◆ CONSIGNA DE TRABAJO 1
Responde según el texto sobre Rosa:
(a) ¿En qué pueblo nació Rosa?
(b) ¿Qué día nació?
(c) ¿Quién llamó a Gestmusic para inscribirla en el cásting?
◆ CONSIGNA DE TRABAJO 2
Indica si cada afirmación coincide con el texto sobre Rosa. Responde sí o no y cita las palabras del texto que lo deciden.
(a) Rosa ha sido siempre una chica tímida.
(b) Rosa siguió estudiando después de la Enseñanza Secundaria Obligatoria.
(c) Rosa iba con sus padres a las actuaciones en otros pueblos.

Los habitantes del pequeño pueblo granadino de Armilla no olvidarán nunca el concurso de 'Operación Triunfo'. La localidad donde nació Rosa ha vivido toda una revolución desde que la joven comenzó a despuntar en el show televisivo. Y es que Rosa, la 'Rosa de España', es ante todo un ser humano que se hace querer. Su sencillez, dulzura y espontaneidad le han hecho valedora del cariño del público. Desde que vino al mundo el 14 de enero de 1981 ha sido una muchacha tímida, introvertida, que se apoyaba siempre en sus padres para dar el mínimo paso. Con ellos acudía de pueblo en pueblo cuando la granadina tenía alguna que otra actuación en celebraciones privadas e incluso fue su propia madre quien se interesó en llamar a Gestmusic para que su hija se apuntase al cásting. Nunca había sido una buena estudiante, por lo que prefería ganarse algún dinero que eso que algunos suelen llamar BBC (Bodas, bautizos y comuniones) y abandonó los estudios en cuanto terminó la Enseñanza Secundaria Obligatoria.

◆ Datos de vinculación de texto con regiones
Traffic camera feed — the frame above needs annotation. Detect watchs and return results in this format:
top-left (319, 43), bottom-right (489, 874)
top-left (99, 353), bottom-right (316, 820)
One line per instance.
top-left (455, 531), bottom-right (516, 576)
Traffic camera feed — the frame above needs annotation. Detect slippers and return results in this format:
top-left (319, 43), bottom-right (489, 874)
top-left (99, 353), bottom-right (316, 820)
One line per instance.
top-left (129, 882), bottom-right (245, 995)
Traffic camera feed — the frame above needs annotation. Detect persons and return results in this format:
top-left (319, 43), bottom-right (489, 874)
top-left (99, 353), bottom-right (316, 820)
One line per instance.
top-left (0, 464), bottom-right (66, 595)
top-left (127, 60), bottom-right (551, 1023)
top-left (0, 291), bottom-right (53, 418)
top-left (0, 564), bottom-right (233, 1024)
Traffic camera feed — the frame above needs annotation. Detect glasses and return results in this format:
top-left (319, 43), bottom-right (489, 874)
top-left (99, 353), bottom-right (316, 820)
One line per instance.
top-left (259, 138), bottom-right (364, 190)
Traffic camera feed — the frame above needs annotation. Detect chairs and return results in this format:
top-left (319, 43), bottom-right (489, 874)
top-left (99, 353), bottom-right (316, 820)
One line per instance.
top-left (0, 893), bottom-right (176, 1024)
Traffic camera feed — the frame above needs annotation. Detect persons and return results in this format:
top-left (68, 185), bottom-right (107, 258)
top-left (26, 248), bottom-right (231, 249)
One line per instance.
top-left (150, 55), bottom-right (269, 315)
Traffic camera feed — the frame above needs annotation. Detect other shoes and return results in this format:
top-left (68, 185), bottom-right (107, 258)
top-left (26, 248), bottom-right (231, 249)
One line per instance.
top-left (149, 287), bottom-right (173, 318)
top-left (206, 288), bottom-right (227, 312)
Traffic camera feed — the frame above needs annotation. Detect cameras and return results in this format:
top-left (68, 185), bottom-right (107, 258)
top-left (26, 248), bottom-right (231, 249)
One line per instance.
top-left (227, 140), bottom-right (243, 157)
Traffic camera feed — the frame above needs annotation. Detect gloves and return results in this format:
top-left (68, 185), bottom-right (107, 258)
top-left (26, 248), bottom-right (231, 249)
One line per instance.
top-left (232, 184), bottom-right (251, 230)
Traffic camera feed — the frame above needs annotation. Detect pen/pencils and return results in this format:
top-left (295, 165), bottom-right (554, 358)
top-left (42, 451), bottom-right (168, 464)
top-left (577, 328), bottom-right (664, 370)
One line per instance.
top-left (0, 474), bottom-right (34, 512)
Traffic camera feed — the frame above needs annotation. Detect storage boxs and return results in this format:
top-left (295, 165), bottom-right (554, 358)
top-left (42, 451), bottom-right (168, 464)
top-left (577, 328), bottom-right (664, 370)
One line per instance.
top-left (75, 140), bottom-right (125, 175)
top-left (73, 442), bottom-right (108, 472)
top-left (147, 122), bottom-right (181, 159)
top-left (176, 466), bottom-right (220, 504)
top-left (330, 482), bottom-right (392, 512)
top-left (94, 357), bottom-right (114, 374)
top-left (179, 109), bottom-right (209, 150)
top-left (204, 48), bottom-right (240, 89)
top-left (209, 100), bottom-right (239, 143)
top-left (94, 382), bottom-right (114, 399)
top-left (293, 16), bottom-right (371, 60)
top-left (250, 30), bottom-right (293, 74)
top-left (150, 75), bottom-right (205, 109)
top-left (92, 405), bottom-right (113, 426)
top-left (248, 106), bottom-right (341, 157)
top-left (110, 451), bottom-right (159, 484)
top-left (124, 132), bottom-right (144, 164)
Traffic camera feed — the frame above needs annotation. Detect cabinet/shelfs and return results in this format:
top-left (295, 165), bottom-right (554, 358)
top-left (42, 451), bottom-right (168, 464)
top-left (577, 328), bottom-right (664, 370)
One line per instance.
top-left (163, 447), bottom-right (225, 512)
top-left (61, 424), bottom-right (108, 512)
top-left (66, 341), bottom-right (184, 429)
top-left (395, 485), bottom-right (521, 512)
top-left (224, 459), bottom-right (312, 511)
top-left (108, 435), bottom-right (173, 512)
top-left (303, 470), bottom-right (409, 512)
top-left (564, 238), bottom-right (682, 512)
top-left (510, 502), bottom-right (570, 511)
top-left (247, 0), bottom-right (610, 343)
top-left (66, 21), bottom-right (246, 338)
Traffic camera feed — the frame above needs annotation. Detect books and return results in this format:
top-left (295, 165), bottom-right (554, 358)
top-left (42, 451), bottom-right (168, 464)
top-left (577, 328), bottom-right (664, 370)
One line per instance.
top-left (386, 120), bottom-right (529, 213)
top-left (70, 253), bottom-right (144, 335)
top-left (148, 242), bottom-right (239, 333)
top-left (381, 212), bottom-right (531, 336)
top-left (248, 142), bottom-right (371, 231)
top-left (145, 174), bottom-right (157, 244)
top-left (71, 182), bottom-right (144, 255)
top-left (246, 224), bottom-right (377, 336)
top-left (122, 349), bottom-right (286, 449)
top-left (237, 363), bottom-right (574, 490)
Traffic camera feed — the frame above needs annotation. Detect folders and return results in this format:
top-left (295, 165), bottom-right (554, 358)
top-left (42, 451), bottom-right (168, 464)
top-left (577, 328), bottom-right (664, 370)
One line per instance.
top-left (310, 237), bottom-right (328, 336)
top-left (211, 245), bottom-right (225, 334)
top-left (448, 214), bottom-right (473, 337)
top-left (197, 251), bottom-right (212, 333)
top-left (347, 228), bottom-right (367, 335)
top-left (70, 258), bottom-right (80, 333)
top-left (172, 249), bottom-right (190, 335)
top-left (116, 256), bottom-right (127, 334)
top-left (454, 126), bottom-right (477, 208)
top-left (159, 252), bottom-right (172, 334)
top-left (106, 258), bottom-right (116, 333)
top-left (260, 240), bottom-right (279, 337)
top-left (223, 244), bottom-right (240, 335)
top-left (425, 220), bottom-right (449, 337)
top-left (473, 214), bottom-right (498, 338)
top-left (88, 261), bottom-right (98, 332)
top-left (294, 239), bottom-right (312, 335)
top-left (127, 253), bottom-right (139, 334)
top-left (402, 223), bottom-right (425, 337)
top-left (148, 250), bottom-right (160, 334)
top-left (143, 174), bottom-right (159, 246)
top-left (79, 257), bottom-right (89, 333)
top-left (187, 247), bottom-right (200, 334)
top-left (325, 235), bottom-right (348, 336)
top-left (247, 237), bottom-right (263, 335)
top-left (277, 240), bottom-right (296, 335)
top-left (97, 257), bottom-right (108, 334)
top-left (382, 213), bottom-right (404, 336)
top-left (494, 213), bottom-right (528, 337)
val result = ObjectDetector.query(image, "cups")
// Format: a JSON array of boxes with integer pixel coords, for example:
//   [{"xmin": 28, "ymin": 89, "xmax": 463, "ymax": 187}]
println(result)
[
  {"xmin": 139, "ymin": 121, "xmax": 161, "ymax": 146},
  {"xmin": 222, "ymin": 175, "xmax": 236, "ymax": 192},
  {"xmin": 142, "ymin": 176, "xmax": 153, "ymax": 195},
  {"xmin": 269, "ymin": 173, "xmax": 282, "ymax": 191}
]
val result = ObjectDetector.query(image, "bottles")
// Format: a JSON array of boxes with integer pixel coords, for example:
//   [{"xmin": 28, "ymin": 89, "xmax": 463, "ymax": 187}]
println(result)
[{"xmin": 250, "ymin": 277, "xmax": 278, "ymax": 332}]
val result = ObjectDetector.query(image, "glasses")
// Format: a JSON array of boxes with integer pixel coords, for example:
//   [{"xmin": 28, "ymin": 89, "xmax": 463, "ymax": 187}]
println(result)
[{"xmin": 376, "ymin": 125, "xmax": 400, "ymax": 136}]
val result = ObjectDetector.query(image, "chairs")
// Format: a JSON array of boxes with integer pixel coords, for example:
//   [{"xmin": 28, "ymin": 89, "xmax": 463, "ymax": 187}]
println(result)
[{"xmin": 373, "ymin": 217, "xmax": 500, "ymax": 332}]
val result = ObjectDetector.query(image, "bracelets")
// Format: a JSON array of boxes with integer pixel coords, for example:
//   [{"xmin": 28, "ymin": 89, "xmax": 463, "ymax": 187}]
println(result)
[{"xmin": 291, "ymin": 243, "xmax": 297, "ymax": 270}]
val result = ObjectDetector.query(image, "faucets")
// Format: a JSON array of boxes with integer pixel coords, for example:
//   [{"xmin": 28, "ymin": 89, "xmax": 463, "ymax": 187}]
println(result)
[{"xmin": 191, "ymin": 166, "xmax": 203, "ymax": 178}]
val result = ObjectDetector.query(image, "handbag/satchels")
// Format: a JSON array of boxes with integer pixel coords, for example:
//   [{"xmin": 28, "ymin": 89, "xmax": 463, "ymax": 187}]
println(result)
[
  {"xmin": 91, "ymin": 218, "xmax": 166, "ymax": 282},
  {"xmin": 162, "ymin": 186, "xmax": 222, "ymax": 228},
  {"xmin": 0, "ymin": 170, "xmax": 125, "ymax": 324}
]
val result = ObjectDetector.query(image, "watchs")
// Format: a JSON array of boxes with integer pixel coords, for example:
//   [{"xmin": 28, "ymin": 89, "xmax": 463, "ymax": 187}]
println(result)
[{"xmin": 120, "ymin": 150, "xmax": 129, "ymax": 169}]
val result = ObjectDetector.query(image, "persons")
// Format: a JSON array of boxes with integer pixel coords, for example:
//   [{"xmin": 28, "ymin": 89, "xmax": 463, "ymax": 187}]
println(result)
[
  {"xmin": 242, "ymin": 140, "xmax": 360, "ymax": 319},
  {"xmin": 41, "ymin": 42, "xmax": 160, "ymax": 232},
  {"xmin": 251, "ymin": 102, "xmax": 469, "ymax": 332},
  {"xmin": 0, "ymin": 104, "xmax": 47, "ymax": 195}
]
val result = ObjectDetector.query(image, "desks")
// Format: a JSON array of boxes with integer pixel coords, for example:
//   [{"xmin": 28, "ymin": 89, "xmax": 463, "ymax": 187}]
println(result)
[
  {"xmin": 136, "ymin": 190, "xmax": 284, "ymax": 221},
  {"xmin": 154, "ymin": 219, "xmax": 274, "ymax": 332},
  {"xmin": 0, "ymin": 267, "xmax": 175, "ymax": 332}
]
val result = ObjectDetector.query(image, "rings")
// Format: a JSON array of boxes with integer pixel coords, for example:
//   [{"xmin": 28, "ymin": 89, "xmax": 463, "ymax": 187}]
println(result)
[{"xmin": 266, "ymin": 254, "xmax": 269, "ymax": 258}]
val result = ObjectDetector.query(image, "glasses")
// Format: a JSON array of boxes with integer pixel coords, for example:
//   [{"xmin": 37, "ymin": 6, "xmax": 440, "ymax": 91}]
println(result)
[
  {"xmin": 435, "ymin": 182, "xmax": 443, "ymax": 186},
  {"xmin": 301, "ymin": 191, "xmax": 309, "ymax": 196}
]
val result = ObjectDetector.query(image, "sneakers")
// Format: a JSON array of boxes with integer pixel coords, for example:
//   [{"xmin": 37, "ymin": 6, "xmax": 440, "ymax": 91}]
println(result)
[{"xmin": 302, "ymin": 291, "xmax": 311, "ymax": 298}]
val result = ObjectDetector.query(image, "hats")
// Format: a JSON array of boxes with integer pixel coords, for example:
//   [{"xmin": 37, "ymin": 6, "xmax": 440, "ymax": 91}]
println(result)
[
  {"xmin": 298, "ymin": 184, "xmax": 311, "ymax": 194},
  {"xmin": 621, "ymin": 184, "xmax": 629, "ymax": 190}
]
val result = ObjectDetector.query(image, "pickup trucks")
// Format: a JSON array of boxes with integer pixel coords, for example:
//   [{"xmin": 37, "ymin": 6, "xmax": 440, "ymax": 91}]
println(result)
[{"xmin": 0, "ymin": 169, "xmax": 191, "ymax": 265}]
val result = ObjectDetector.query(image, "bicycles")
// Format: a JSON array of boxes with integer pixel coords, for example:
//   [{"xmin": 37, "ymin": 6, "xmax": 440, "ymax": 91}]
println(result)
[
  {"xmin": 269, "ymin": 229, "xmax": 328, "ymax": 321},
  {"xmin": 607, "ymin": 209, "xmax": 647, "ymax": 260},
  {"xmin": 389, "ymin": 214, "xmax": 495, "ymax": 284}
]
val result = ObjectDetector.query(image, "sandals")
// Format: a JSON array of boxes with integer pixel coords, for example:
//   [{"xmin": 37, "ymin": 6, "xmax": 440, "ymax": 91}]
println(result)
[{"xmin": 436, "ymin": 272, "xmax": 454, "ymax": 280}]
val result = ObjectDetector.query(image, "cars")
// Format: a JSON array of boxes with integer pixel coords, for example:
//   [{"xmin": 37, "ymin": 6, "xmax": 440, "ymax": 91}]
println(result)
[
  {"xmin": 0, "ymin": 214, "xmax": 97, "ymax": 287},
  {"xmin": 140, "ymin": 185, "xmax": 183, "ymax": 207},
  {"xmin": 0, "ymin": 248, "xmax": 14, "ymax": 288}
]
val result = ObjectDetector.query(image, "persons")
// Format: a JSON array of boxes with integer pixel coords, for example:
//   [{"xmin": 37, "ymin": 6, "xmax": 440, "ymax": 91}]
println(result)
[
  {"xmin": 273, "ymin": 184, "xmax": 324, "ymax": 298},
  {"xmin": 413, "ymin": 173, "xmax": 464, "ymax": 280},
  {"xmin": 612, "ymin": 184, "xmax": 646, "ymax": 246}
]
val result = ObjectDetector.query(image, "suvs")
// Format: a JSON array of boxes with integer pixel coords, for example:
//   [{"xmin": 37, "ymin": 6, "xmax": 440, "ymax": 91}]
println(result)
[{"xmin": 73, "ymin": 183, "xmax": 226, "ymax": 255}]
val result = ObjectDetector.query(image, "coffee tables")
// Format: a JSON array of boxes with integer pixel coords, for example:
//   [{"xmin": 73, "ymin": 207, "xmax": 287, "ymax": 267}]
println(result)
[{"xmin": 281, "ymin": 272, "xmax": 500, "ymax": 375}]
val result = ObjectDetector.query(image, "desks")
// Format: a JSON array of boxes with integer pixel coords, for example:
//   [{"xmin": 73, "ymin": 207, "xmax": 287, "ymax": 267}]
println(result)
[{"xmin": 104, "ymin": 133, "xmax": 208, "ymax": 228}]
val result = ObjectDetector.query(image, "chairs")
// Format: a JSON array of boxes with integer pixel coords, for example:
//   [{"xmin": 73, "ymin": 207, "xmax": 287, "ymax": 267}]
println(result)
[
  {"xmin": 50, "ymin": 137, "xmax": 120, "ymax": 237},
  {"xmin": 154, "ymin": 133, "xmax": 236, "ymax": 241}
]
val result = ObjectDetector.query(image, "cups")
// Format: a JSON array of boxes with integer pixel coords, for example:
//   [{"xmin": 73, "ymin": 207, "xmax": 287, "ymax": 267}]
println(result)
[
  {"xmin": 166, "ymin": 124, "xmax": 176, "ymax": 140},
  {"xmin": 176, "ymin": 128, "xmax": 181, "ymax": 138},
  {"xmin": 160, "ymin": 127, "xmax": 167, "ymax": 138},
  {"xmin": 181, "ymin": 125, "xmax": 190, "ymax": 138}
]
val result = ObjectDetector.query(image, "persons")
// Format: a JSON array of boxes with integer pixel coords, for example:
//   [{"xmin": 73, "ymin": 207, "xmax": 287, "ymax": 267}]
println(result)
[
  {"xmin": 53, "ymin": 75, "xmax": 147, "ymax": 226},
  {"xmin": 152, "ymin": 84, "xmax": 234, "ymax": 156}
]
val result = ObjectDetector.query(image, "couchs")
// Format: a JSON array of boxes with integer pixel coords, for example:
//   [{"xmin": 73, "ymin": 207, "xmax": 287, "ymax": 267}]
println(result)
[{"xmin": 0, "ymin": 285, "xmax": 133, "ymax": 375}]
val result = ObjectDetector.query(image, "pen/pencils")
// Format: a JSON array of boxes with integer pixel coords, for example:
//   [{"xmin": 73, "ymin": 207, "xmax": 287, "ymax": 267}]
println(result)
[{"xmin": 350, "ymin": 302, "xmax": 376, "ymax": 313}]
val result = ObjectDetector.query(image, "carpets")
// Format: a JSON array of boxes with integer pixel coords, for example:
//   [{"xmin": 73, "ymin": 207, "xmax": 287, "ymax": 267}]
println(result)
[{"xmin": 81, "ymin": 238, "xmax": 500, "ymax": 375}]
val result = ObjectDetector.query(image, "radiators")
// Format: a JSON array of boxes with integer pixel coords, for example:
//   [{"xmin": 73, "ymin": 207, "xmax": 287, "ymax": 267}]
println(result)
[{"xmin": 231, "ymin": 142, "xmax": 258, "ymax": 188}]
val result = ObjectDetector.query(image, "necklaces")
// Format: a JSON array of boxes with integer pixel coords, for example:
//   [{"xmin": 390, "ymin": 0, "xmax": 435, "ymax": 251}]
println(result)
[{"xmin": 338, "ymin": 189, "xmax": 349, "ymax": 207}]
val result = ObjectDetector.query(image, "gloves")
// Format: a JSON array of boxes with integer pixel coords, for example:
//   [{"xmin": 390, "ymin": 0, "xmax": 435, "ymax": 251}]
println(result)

◆ RESPUESTA 1
(a) En Armilla, un pequeño pueblo granadino.
(b) El 14 de enero de 1981.
(c) Su propia madre.

◆ RESPUESTA 2
(a) Sí: "ha sido una muchacha tímida, introvertida".
(b) No: "abandonó los estudios en cuanto terminó la Enseñanza Secundaria Obligatoria".
(c) Sí: "Con ellos acudía de pueblo en pueblo".